┌─ Data supplied

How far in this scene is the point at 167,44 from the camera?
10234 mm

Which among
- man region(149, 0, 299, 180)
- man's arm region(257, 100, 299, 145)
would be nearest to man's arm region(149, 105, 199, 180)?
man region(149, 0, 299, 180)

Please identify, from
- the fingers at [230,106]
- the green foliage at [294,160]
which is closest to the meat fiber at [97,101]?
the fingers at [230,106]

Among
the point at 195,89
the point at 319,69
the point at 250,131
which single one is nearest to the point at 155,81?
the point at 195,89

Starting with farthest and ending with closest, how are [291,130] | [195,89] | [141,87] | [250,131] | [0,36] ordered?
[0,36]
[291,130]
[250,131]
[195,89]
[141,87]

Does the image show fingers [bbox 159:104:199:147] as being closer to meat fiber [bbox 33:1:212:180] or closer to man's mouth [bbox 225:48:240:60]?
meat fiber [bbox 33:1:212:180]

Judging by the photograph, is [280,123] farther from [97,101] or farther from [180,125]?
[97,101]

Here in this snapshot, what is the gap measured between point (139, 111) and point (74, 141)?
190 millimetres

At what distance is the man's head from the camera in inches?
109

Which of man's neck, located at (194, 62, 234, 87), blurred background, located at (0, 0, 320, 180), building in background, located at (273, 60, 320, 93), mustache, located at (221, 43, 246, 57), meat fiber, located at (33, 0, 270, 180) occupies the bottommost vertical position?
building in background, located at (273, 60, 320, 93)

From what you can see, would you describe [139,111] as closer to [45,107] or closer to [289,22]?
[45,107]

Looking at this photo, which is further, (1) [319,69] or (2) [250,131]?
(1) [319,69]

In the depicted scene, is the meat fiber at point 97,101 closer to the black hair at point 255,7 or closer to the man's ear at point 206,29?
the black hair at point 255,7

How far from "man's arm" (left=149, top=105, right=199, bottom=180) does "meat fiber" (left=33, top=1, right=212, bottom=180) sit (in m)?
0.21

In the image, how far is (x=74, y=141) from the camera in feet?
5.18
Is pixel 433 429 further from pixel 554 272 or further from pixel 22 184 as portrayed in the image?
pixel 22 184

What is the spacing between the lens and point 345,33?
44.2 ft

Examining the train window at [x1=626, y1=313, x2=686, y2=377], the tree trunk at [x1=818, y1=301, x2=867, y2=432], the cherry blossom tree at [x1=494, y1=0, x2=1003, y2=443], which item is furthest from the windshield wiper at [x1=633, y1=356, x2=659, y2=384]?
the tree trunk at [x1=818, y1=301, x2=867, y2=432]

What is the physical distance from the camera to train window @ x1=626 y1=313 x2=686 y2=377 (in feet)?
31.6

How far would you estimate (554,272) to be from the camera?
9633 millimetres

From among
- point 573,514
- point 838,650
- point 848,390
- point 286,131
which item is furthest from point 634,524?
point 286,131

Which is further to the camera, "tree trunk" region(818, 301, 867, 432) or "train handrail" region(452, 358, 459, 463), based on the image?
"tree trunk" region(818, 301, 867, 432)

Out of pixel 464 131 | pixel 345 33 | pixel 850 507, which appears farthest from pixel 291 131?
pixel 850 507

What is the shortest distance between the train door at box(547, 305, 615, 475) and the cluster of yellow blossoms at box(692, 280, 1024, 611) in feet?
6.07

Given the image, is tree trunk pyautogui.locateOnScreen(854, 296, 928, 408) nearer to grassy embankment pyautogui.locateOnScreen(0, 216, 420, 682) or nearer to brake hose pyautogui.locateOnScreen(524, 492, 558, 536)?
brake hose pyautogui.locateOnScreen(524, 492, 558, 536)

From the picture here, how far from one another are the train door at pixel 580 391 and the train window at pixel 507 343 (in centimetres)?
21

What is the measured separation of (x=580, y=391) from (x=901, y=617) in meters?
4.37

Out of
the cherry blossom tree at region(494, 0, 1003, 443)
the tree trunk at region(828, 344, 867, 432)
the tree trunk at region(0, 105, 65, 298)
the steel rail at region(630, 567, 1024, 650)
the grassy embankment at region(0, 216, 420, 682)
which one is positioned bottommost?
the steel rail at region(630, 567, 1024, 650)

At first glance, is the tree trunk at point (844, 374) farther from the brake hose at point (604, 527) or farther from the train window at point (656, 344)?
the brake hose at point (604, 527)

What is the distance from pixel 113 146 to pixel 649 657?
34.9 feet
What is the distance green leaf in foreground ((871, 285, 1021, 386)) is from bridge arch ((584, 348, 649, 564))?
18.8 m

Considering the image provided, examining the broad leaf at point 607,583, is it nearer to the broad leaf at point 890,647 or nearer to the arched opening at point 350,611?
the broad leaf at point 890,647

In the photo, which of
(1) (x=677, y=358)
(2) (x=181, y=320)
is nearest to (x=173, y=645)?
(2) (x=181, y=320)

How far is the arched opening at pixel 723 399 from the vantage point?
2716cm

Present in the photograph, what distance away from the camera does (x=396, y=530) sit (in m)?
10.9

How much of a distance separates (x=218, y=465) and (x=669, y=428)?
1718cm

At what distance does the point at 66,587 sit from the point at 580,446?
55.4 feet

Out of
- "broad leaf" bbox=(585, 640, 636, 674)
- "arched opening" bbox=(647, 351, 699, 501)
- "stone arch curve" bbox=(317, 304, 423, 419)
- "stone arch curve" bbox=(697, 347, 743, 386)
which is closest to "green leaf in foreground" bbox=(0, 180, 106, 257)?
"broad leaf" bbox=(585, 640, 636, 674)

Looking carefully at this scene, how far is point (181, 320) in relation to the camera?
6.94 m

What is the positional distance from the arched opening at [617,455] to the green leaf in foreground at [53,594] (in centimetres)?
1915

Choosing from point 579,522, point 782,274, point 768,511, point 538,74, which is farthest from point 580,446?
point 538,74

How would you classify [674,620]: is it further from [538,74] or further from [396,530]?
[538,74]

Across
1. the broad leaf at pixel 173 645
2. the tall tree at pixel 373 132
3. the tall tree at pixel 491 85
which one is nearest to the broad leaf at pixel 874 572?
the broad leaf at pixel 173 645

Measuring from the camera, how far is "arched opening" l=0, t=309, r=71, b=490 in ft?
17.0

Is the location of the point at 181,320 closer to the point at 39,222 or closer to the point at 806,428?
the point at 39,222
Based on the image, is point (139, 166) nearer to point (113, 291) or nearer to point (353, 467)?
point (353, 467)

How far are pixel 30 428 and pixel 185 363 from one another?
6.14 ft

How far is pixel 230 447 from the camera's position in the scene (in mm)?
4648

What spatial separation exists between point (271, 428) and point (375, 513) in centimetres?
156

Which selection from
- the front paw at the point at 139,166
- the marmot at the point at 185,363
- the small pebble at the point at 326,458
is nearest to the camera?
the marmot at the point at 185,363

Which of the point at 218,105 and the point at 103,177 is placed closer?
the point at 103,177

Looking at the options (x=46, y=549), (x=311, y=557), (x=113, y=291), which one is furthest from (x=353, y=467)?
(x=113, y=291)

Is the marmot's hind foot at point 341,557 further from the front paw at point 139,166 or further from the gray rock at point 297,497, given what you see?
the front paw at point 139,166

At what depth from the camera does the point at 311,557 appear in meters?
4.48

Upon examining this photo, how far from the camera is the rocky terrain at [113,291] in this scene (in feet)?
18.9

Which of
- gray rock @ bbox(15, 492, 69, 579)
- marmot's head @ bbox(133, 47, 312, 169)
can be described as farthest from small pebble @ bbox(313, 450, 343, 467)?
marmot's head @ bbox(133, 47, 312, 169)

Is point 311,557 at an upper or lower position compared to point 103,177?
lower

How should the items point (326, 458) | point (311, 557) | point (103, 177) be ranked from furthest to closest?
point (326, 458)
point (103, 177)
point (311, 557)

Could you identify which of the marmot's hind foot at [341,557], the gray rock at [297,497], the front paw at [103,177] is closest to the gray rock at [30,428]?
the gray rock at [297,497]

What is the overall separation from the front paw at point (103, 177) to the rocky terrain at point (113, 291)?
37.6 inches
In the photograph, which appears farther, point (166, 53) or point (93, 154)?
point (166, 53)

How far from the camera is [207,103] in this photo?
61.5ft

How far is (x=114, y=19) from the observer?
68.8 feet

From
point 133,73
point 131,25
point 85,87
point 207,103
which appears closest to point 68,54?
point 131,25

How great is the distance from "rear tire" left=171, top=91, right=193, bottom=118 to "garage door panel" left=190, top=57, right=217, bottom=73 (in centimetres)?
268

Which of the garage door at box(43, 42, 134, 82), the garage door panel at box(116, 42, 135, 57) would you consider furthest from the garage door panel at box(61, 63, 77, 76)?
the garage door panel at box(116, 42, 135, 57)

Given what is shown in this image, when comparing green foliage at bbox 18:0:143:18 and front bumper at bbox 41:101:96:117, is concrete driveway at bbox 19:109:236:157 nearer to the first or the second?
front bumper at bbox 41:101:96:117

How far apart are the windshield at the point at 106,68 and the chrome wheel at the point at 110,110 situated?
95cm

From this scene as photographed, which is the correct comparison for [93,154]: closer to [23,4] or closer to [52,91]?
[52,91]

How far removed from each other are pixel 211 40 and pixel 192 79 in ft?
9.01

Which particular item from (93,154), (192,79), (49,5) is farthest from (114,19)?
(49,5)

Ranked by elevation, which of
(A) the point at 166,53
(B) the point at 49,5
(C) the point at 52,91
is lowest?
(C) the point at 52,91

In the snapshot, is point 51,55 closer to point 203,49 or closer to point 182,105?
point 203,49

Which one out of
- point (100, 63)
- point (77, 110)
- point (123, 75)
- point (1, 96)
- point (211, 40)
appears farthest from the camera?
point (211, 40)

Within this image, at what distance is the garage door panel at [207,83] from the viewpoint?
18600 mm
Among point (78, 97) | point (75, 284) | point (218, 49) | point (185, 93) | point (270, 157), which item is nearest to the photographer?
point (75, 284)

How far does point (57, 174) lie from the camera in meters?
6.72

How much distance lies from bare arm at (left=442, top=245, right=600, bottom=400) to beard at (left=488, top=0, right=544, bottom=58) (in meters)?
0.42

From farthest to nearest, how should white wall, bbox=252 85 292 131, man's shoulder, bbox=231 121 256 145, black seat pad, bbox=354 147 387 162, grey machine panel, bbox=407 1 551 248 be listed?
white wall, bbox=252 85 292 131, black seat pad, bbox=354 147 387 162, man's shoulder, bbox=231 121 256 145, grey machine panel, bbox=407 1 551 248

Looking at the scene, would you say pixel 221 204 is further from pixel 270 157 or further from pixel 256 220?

└─

§ Prompt
Above are the records; copy exactly the lines from the one with "Within this image, at" through the final line.

§ Written reply
Within this image, at what distance is the garage door panel at [207,83] from the viewpoint?
18600 mm
Among point (78, 97) | point (75, 284) | point (218, 49) | point (185, 93) | point (270, 157), which item is nearest to the photographer?
point (75, 284)

How far does point (57, 174) lie from the camera in meters?
6.72

How much distance lies from bare arm at (left=442, top=245, right=600, bottom=400) to beard at (left=488, top=0, right=544, bottom=58) (in meters)?
0.42

From farthest to nearest, how should white wall, bbox=252 85 292 131, man's shoulder, bbox=231 121 256 145, black seat pad, bbox=354 147 387 162, grey machine panel, bbox=407 1 551 248 be listed?
white wall, bbox=252 85 292 131, black seat pad, bbox=354 147 387 162, man's shoulder, bbox=231 121 256 145, grey machine panel, bbox=407 1 551 248

Looking at the scene, would you say pixel 221 204 is further from pixel 270 157 or further from pixel 256 220?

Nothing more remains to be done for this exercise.